- [What is expected]
The required result is the number of lines in this material containing the word "site". Write that number and no other text.

- [Records for the exercise]
BEGIN

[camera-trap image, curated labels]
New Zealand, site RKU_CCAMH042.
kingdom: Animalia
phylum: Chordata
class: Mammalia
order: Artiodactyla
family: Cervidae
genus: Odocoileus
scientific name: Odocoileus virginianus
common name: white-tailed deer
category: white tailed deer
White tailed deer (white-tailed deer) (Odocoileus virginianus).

END
BEGIN

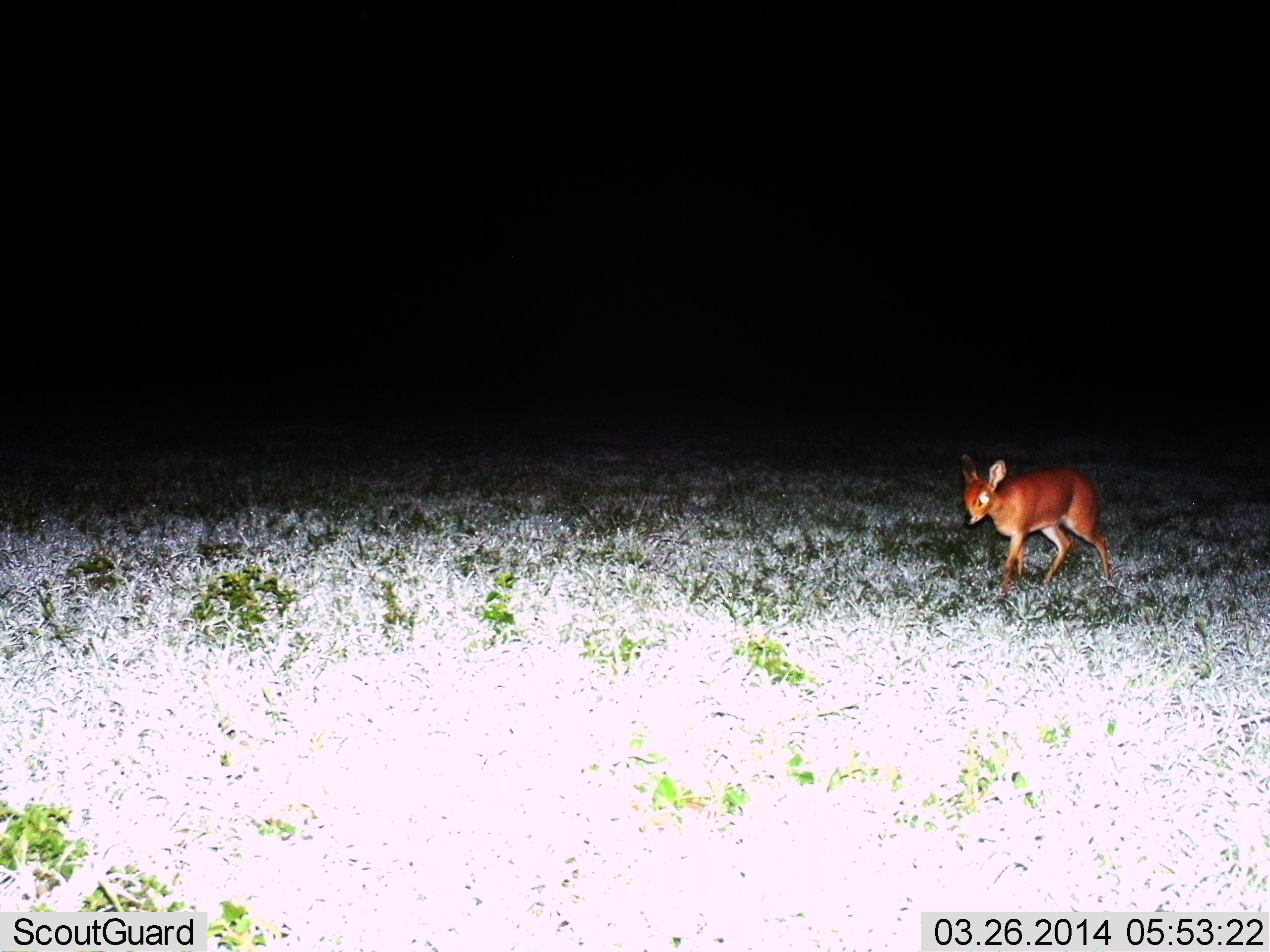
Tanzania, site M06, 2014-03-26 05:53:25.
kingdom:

END

- [Answer box]
2